→ Texto fornecido:
1. Algumas revistas e jornais europeus têm vindo a alertar com insistência para a dependência excessiva do gás dos EUA, situação gerada com a guerra da Ucrânia (Fev2022), onde a Europa começou a substituir o fornecimento, via gasodutos, de gás russo bem mais barato, pelo GNL (gás natural liquefeito) oriundos do Qatar e, em especial dos EUA, a preços bem mais elevados.

Como várias vezes se alertou, aqui, a Europa, devido a sanções económicas mal concebidas, mais idóneo seria dizer-se de seguidismo, porque se limitou a seguir, sem pensamento próprio, as decisões políticas do governo Biden (EUA), salta de uma dependência energética para outra, sem benefícios alguns. Bem, pelo contrário, com perdas avultadas e efeitos gravosos nos custos das empresas e despesas das famílias. Não podemos esquecer. O preço médio da energia na UE mais que triplicou em termos relativos.

As consequências não se fizeram esperar. Elevada perda de competitividade das empresas europeias, deslocalização [diferenciada, segundo os países-membros, consoante a sua incidência nas indústrias química e metalurgia, sectores energia-intensivos] para outros países com custos baixos de energia, efeitos no bem-estar das famílias, pela redução dos níveis de aquecimento e do uso do ar condicionado, provocando um número de mortes significativo na Europa (umas centenas de milhares) e, ainda, aumento da poluição devido à reanimação das centrais a carvão.

2. A problemática energética foi, desde o início, um dos maiores problemas, levantado pelas empresas do sector químico e petroquímico à Comissão Europeia, aquando da aplicação das primeiras sanções económicas à Rússia, onde a redução da compra de hidrocarbonetos era um dos focos-chave, alegando, o que era óbvio, os efeitos na economia.

A UE não levou em conta a posição das empresas, antes atrelou-se à linha política dos EUA que reunia condições bem diferentes da Europa para seguir aquela política: produção de gás, efeito reduzido no preço e ainda o mercado europeu de gás que se lhes abria.

Algo está a mudar…

3. Perante as consequências por demais evidentes, está a assistir-se a uma viragem firme, traduzida em opinião pública. O que vai daí resultar? Muitas incertezas, quase todas dependentes do desfecho a prazo da guerra da Ucrânia.

Escreve a revista Transitions & Énergies de 19/04/2025: “Para não perder o que resta de sua competitividade industrial e não depender exclusivamente de seus suprimentos de gás dos Estados Unidos e do Catar, os atores econômicos e políticos europeus (tradução brasileira), estão agora considerando abertamente que o gás russo pode ser um mal necessário de alguma forma. Não seria de forma alguma uma questão de se aproximar do regime de Vladimir Putin e importar quantidades de gás comparáveis às que existiam até 2021. Mas, no caso de uma paz aceitável entre a Ucrânia e a Rússia, isso significaria diversificar as fontes de fornecimento de gás natural aos países da União. Resta apenas conseguir chegar a acordo sobre uma estratégia a nível europeu que combine segurança energética e credibilidade geopolítica”.

→ Requisitos do exercício:
1. Responda a estas perguntas sobre o texto acerca da dependência europeia do gás:
(a) De que países vem o GNL com que a Europa substituiu o gás russo?
(b) Quanto subiu o preço médio da energia na UE?
(c) Que revista é citada no final e com que data?
2. Retome o texto acerca da dependência europeia do gás a partir da última frase apresentada.

→ Material fornecido:
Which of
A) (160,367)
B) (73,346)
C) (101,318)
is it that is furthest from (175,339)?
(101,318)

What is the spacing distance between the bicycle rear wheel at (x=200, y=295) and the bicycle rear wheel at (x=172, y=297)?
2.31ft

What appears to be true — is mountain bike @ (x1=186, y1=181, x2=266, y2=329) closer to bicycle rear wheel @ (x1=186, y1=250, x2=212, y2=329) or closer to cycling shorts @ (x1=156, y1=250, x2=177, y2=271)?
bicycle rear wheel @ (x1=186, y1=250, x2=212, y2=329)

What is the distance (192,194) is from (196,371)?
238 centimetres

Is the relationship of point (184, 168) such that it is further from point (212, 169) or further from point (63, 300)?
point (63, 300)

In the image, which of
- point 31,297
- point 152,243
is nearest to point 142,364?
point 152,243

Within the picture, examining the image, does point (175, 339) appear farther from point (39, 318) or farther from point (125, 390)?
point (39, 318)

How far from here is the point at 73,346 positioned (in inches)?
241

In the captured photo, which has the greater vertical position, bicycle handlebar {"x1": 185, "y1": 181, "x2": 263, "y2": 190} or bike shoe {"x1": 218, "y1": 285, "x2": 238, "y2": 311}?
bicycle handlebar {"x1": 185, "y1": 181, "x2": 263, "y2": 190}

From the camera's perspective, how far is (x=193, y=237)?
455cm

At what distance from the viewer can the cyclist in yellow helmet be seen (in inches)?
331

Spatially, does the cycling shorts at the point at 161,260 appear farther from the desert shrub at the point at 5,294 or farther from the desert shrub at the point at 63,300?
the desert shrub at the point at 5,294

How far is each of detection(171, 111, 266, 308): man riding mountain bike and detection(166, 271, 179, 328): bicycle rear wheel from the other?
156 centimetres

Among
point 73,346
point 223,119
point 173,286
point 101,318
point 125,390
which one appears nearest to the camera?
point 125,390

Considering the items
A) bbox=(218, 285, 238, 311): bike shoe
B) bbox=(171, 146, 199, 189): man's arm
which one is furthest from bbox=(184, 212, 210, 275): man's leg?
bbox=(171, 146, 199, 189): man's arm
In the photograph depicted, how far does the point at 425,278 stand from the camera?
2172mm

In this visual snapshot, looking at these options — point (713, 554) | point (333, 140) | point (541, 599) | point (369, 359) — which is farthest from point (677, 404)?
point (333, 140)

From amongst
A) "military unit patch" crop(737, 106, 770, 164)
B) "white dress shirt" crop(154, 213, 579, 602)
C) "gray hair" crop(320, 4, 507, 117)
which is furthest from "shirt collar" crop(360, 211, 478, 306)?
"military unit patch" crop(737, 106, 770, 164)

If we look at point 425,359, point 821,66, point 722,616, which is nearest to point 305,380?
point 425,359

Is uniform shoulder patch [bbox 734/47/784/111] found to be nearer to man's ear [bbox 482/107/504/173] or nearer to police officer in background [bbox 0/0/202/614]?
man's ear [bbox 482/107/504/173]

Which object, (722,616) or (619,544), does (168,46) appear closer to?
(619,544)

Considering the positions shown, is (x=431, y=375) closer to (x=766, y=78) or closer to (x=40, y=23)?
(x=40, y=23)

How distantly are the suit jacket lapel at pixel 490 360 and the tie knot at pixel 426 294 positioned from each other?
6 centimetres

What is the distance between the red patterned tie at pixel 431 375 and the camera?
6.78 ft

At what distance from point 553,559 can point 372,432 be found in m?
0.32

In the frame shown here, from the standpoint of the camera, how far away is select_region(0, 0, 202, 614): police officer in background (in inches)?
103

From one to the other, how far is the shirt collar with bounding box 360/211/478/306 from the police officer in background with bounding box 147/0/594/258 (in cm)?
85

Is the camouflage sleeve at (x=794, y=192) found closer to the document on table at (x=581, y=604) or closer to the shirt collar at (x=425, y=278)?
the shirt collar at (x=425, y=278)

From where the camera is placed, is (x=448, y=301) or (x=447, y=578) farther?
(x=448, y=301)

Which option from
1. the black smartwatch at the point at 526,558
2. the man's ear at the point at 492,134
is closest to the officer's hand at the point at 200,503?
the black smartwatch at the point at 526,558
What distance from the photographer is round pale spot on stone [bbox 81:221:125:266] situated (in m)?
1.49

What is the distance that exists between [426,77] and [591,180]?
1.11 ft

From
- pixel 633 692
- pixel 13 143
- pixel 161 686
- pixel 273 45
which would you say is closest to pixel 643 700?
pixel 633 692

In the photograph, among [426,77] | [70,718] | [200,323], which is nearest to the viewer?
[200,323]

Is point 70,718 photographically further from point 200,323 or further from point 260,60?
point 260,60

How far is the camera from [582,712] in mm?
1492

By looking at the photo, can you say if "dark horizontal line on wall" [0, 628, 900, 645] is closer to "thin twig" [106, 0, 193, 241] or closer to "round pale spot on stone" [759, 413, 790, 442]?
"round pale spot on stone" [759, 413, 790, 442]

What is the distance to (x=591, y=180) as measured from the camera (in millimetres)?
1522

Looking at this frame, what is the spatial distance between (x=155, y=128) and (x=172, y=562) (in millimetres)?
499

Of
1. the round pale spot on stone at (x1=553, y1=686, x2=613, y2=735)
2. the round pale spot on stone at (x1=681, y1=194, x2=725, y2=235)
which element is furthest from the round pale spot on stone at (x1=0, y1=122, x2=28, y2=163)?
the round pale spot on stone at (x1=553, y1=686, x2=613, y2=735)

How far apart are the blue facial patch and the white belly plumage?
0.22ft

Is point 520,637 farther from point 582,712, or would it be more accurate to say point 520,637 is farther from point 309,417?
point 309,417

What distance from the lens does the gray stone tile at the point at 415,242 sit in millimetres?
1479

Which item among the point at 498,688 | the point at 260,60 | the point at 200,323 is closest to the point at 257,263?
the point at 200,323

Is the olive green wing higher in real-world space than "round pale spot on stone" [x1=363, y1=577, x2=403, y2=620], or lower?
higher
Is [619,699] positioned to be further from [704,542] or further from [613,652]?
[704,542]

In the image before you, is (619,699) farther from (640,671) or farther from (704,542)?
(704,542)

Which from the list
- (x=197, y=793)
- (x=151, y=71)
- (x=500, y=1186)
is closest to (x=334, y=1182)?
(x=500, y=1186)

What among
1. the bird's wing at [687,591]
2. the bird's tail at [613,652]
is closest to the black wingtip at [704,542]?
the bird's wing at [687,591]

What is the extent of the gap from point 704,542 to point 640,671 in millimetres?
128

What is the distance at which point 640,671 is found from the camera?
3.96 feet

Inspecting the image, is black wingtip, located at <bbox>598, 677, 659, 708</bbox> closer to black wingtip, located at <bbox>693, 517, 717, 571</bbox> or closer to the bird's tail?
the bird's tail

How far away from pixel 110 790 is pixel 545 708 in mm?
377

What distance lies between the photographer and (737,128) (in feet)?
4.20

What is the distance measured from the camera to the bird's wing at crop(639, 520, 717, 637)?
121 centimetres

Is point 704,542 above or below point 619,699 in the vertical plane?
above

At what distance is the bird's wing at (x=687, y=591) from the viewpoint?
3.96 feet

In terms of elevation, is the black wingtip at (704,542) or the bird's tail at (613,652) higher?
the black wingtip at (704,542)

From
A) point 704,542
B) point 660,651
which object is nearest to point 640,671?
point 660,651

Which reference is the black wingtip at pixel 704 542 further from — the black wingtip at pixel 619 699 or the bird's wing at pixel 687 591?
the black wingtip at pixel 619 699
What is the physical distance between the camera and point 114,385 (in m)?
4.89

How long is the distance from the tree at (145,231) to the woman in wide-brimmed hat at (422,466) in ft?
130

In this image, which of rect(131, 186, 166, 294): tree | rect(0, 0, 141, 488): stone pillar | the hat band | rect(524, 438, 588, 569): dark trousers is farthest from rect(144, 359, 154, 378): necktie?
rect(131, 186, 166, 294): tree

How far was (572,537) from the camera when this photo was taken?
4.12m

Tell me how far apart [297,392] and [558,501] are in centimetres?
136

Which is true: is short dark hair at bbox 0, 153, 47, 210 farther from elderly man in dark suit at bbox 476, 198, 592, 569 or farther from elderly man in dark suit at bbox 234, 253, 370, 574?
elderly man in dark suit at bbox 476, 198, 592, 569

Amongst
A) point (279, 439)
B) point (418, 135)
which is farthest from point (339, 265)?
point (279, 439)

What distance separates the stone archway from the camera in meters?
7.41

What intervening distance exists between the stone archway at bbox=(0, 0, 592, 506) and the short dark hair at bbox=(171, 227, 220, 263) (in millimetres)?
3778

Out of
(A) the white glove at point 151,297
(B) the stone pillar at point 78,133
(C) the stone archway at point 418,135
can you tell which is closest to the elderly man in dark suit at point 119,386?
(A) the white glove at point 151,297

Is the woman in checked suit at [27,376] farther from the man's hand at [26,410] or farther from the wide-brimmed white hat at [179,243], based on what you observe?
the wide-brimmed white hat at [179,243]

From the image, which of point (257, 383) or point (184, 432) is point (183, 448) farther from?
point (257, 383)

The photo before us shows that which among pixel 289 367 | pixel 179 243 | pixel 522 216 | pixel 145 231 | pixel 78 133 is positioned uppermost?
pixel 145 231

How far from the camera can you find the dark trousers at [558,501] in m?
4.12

→ Respostas às tarefas:
1.
(a) Do Qatar e, em especial, dos EUA.
(b) Mais que triplicou em termos relativos.
(c) A revista Transitions & Énergies, de 19/04/2025.

2.
As empresas da UE defendem soluções alternativas e menos caras para recuperar a sua dinâmica competitiva. Olham para a dependência real do GNL dos EUA como um risco acrescido pelo eventual uso indevido de Trump na sua errância no jogo das tarifas aduaneiras. E, neste contexto, apontam que, embora numa proporção diferente, da de antes da guerra, é de retomar o abastecimento russo.

Escreve a revista citada que, há um mês, em conversa, Patrick Pouyanné, CEO da Total Energies, explicou: “Eu não ficaria surpreso se dois dos quatro gasodutos (fossem) colocados de volta em serviço, não quatro em quatro”. Para Patrick Pouyanné, a indústria europeia não tem chance de ser competitiva, sem um certo nível de fornecimento de gás russo, por meio de gasodutos, que permita que ele seja pago a preços muito mais baixos do que o GNL.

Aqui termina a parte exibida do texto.